**Written task A**
Reproduce the gymnastics article from "This also underscores, yet" to "a state-sponsored system.".
**Written task B**
Name every city that the gymnastics article mentions.
-------- Excerpted text --------
The biggest name in American gymnastics, the outsized personality, is Bela.
Everyone, it seems, knows Bela Karolyi. In their minds’ eye, they can see Bela with Nadia Comaneci, and that was in 1976, well before Bela and his wife, Martha, made their way to the west. They can see Bela with Mary Lou Retton in Los Angeles in 1984. Perhaps most memorably, there is Bela holding Kerri Strug after Kerri’s vault in Atlanta in 1996.
Bela is and forever will be Bela.
You know what, though? Martha is formidable, as everyone who is close to the sport has well understood for a very long time, and the American women proved it yet again Tuesday, winning the 2011 team world championship in Tokyo with a roster missing the stars most casual American gymnastics fans have come to know over the past few years.
This was a young team, a new team, and still the Americans didn’t miss a beat.
Indeed, by the final rotation, the floor exercise, the U.S. team was so far ahead of the defending world champion Russians that the final American up, 17-year-old Aly Raisman, only had to score better than an 11 — a really low score in elite gymnastics — for the U.S. to win. She did, easily, with a 14.666, and the celebration was on.
The Americans finished with 179.411, more than four full points ahead of the Russians, with 175.329. China took third, with 172.820.
The U.S. men, meanwhile, won their first world team medal in eight years on Wednesday — a bronze, missing silver by a mere 0.010. China won gold, Japan silver.
The 2011 world title matches the gold medals the U.S. women won in 2007 and 2003. It also makes the U.S. women favorites for team gold next summer in London.
“This team victory exemplifies the amazing program that has emerged over the past 11 years under the leadership of Martha Karolyi,” Steve Penny, the president and chief executive officer of USA Gymnastics, said.
“The athletes, coaches and everyone connected to the program contributed to this success. This,” he said, “is another very proud moment.”
This also underscores, yet again, that the Martha Karolyi way, which means the American way in women’s gymnastics, works — a direct challenge to, for instance, the Chinese, or others, compelled from their youngest years to live away from home, away from their families, and do gymnastics in a state-sponsored system.
-------- Given records --------
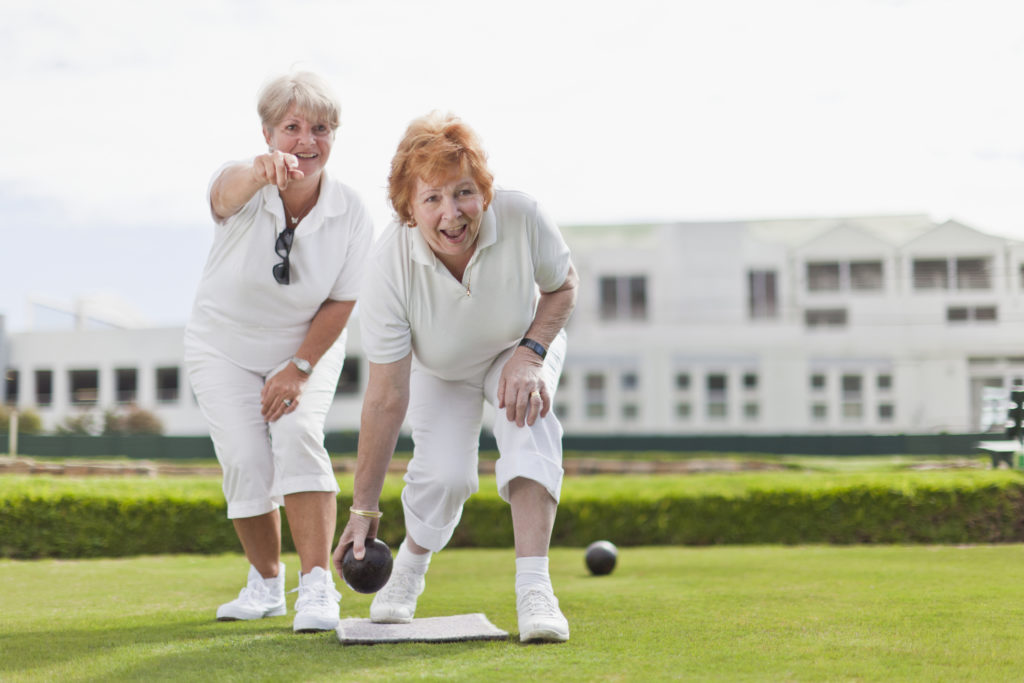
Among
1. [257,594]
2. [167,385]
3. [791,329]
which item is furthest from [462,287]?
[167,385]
--------
-------- Given records --------
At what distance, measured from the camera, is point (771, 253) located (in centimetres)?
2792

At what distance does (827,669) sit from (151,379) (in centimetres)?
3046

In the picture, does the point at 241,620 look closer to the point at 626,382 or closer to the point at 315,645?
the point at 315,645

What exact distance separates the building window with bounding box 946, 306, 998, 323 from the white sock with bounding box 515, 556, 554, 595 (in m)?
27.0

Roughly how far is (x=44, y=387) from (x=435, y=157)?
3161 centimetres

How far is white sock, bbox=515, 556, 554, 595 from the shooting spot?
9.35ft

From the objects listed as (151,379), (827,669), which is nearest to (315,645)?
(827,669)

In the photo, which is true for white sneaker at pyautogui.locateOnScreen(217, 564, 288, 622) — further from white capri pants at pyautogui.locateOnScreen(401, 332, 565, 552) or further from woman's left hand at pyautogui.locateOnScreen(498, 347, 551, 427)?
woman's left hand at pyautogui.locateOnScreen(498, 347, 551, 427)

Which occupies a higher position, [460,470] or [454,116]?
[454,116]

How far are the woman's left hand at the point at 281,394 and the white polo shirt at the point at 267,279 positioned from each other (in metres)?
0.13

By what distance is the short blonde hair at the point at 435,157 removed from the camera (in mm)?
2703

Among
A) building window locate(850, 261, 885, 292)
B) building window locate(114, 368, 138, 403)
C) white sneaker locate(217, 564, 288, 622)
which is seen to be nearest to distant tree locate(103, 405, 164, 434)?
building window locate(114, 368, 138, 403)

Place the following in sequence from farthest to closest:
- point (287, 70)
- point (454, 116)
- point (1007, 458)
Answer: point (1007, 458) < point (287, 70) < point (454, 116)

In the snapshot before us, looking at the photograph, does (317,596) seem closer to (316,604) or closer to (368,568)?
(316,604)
--------
**Correct response A**
This also underscores, yet again, that the Martha Karolyi way, which means the American way in women’s gymnastics, works — a direct challenge to, for instance, the Chinese, or others, compelled from their youngest years to live away from home, away from their families, and do gymnastics in a state-sponsored system.

**Correct response B**
Los Angeles, Atlanta, Tokyo, London